Latin drug trade
Latin drug trade
Too many nations have made the mistake of underestimating the nature of the threat posed by illegal drug cultivation, production, trafficking, and consumption. Governments that have tolerated the cultivation of coca or opium poppies have seen deforestation and distortion of the agricultural sector. Nations where drugs have yielded are produced or trafficked have seen their financial sectors and political institutions wracked by economic distortion and corruption. Consuming countries have witnessed addiction and its terrible criminal, health, and social consequences. No nation is immune from this transnational threat. Nor can any nation stand up to the problem unilaterally. Bilateral and multilateral responses to this international cancer encouraging results, particularly in the Western Hemisphere. The United Nations, through the activities of its International Drug Control Programme, the actions of its International Narcotics Control Board, and the upcoming General Assembly's Special Session on Drugs, is a key component of the global response to this common threat.
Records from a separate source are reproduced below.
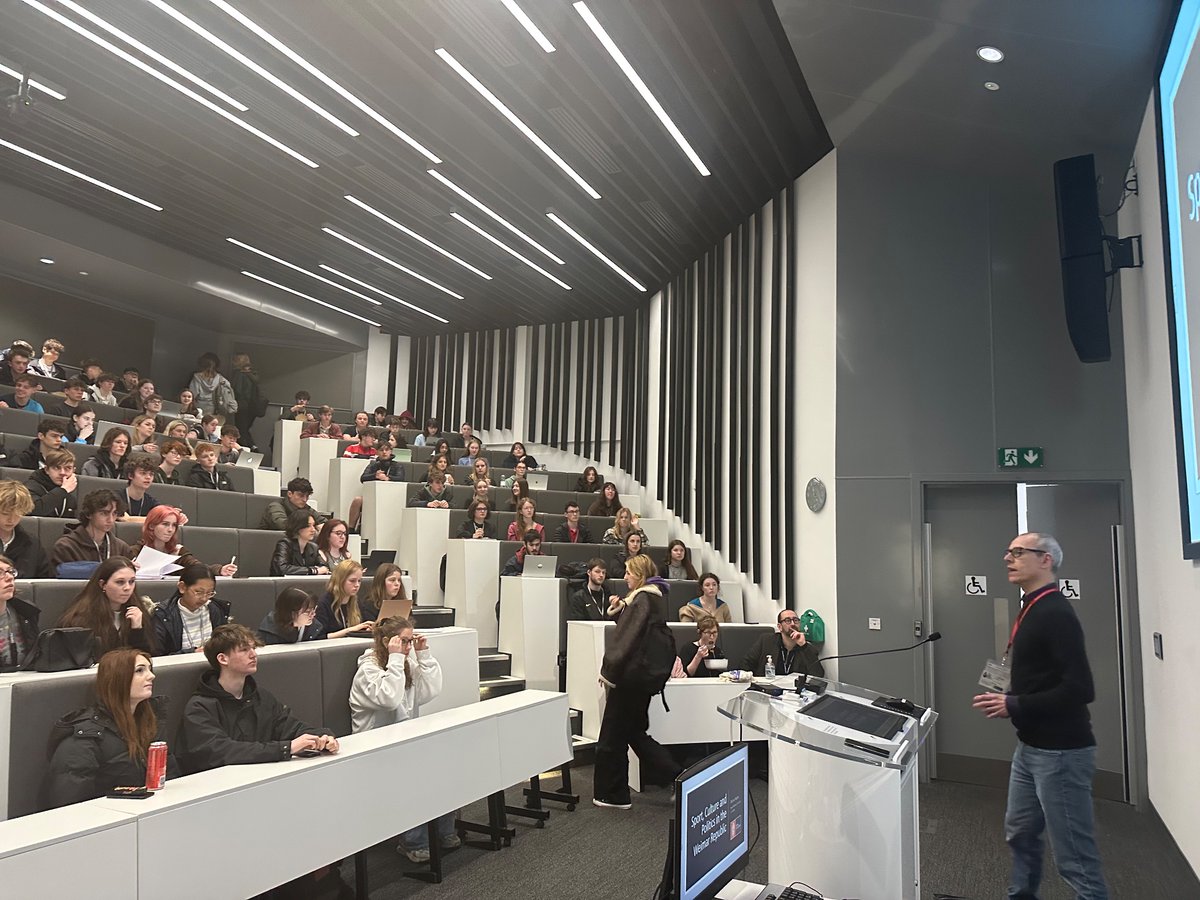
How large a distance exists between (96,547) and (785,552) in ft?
16.5

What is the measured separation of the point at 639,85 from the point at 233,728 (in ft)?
16.3

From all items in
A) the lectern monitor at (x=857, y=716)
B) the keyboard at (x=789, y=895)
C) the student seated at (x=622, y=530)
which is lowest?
the keyboard at (x=789, y=895)

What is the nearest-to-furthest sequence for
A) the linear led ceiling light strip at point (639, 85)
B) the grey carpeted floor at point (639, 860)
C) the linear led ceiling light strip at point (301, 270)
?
the grey carpeted floor at point (639, 860) → the linear led ceiling light strip at point (639, 85) → the linear led ceiling light strip at point (301, 270)

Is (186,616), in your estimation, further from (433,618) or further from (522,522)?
(522,522)

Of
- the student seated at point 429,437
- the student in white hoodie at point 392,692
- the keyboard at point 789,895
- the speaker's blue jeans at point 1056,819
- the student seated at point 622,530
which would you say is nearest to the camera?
the keyboard at point 789,895

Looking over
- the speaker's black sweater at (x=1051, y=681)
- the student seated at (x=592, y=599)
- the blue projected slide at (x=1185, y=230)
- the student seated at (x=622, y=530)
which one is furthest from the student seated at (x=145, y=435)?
the blue projected slide at (x=1185, y=230)

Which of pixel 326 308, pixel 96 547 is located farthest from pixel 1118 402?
pixel 326 308

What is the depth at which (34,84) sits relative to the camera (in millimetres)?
6793

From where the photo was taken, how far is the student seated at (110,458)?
5930 mm

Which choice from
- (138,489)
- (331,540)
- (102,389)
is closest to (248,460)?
(102,389)

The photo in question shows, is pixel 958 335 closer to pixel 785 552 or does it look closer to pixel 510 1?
pixel 785 552

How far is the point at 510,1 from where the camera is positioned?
18.0 ft

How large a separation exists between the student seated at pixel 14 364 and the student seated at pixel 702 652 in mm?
5734

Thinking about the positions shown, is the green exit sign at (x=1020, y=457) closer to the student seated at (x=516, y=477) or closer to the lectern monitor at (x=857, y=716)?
the lectern monitor at (x=857, y=716)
1997 was a good year for international drug-control efforts, particularly in the Western Hemisphere. Appreciable gains were made in crop reduction, in interdiction, in weakening trafficking syndicates, strengthening law enforcement, and in targeting drug money laundering. The year's best news came from Peru, for years the world's largest coca growing country. Three-plus years of joint efforts by U.S., Peruvian, and Colombian forces to choke off the "air bridge" that carries Peruvian cocaine base to Colombia for processing paid off handsomely. The operation simultaneously deprived Colombian trafficking organizations of critical basic materials and drove down the price of coca leaf in Peru below the break-even point. Disillusioned Peruvian growers abandoned fields to take advantage of alternative development opportunities. As a result of the exodus, in 1997 Peruvian coca cultivation dropped 27 percent, an extraordinary decline that occurred on top of last year's 18 percent reduction (1. Security Problems in Latin America).
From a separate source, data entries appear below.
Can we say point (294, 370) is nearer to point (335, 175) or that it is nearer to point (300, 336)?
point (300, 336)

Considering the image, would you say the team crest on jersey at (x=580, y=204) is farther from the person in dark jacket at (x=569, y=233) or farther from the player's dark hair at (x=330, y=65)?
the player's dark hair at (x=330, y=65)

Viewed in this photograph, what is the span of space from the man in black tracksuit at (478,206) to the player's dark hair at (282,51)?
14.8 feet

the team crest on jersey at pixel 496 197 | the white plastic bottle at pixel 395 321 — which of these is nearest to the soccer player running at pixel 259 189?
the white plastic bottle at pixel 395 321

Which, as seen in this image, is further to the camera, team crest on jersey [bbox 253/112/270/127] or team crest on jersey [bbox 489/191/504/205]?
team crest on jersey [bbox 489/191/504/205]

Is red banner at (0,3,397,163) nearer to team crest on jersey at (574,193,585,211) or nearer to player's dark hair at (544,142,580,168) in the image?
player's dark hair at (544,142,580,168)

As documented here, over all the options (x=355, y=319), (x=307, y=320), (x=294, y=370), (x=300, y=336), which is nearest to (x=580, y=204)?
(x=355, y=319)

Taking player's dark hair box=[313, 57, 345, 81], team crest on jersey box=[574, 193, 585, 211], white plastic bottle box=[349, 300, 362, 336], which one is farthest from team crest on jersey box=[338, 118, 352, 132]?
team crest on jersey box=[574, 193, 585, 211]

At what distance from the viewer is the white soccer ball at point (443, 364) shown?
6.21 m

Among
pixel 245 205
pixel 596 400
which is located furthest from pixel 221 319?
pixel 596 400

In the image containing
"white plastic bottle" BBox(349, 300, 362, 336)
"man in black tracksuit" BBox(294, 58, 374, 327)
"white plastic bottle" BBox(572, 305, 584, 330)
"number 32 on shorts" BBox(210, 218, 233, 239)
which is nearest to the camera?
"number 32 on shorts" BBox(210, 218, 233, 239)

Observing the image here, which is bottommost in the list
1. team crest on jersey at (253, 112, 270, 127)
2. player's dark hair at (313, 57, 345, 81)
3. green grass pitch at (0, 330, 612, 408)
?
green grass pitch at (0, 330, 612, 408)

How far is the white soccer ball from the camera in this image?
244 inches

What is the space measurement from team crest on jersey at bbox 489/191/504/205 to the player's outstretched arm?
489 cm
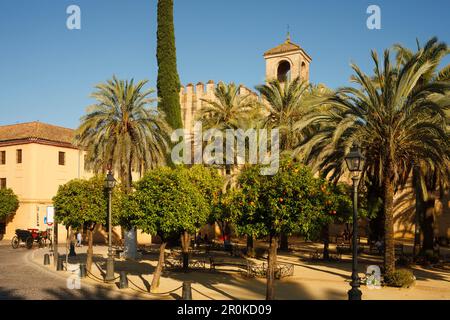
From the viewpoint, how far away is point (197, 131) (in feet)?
108

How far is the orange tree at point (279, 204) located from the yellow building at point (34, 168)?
31184 millimetres

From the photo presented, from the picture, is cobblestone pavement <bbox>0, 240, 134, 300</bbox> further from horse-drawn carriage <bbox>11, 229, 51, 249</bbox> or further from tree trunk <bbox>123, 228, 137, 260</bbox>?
horse-drawn carriage <bbox>11, 229, 51, 249</bbox>

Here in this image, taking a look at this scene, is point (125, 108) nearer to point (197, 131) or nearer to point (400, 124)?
point (197, 131)

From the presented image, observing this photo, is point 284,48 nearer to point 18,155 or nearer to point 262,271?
point 18,155

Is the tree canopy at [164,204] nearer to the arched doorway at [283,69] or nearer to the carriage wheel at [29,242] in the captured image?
the carriage wheel at [29,242]

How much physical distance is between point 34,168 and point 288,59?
28611mm

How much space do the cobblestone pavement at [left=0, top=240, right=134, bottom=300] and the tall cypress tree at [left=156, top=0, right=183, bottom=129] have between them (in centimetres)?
1231

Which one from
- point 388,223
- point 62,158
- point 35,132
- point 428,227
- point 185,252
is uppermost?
point 35,132

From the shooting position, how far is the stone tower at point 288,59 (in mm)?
49906

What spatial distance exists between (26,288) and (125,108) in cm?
1231

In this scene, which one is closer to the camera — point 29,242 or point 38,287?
point 38,287

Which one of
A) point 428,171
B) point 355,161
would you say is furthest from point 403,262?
point 355,161

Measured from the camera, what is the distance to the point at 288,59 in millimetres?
50406
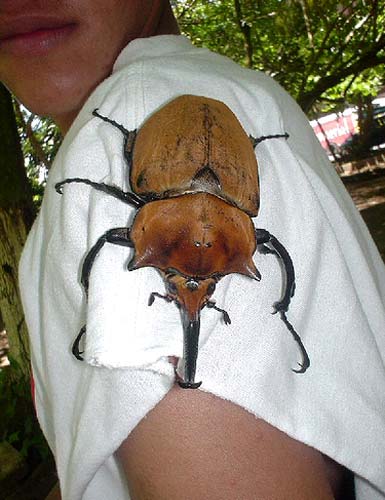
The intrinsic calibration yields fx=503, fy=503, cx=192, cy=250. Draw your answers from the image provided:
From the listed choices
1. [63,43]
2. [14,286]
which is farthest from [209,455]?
[14,286]

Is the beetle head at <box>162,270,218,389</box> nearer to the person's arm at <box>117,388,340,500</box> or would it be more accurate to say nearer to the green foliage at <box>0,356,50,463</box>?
the person's arm at <box>117,388,340,500</box>

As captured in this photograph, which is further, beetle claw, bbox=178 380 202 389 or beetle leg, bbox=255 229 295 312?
beetle leg, bbox=255 229 295 312

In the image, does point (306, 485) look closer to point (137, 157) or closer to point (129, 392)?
point (129, 392)

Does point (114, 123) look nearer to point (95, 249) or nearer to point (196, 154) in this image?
point (196, 154)

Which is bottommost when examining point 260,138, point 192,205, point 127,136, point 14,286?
point 14,286

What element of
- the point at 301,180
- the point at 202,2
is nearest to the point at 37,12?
the point at 301,180

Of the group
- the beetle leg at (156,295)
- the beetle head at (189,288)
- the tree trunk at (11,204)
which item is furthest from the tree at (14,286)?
the beetle leg at (156,295)

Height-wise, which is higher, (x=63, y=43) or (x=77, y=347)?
(x=63, y=43)

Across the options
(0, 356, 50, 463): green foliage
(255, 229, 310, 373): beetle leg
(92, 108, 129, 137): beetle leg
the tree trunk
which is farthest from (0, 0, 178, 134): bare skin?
(0, 356, 50, 463): green foliage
The U.S. estimates that Peru now cultivates 68,800 hectares of coca, just slightly more than half of the estimated 129,100 hectares identified in the peak year of 1992. Bolivia's 1997 coca crop was also the smallest in ten years; a result of its government's determination to confront the drug trade. (1. Security Problems in Latin America). Colombia was a different story, since successful coca control operations also spurred new planting. Colombian traffickers accelerated their campaign to plant new coca outside the traditional growing areas, both to offset heavy losses from government eradication missions and to replace cocaine supplies cut off by the "air bridge" denial.
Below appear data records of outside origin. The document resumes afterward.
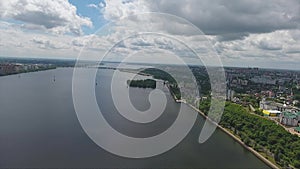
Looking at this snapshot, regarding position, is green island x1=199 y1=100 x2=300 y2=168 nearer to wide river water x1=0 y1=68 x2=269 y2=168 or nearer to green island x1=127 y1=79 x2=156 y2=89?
wide river water x1=0 y1=68 x2=269 y2=168

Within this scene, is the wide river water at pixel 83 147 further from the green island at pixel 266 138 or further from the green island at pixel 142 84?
the green island at pixel 142 84

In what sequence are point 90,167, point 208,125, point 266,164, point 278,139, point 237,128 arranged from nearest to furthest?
1. point 90,167
2. point 266,164
3. point 278,139
4. point 237,128
5. point 208,125

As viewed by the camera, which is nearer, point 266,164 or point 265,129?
point 266,164

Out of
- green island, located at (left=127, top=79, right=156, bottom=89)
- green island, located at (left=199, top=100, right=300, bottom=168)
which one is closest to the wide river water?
green island, located at (left=199, top=100, right=300, bottom=168)

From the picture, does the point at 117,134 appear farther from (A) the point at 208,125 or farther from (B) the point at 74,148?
(A) the point at 208,125

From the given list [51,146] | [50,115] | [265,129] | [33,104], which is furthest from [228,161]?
[33,104]

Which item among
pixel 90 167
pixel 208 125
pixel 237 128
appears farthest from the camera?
pixel 208 125

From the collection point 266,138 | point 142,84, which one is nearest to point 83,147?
point 266,138

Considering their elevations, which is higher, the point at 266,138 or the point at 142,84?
the point at 142,84

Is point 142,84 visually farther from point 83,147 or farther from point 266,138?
point 83,147
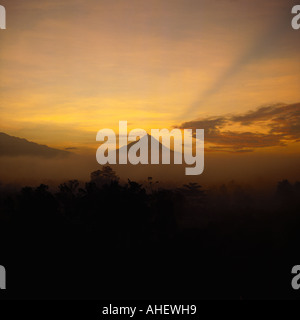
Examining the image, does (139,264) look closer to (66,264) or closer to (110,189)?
(66,264)

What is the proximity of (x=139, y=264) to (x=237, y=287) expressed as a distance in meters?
7.01

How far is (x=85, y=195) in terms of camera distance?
27.1m

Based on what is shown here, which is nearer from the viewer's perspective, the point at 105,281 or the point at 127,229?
the point at 105,281

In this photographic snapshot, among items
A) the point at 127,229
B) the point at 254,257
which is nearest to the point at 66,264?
the point at 127,229

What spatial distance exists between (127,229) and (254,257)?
1027cm

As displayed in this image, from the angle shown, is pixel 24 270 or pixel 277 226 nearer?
pixel 24 270

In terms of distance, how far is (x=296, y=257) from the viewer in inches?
914

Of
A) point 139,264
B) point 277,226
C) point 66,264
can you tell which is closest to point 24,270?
point 66,264
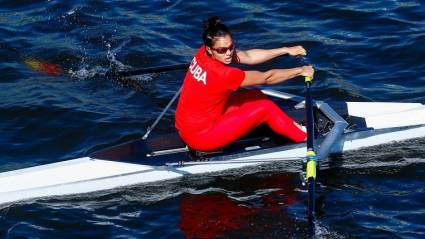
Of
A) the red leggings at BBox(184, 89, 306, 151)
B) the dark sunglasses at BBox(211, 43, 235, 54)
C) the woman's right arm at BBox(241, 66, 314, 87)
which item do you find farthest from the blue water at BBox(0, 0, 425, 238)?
the dark sunglasses at BBox(211, 43, 235, 54)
The global community faces a different set of challenges in trying to limit the cultivation of opium poppy, the source of heroin. This heavily addictive drug is gradually staging a comeback among a new generation of users in the United States and elsewhere. Unlike coca, which currently grows in only three Andean countries, opium poppy grows in nearly every region of the world. Because it is an annual crop with as many as three harvests per year, it is much harder to eliminate, Though we can...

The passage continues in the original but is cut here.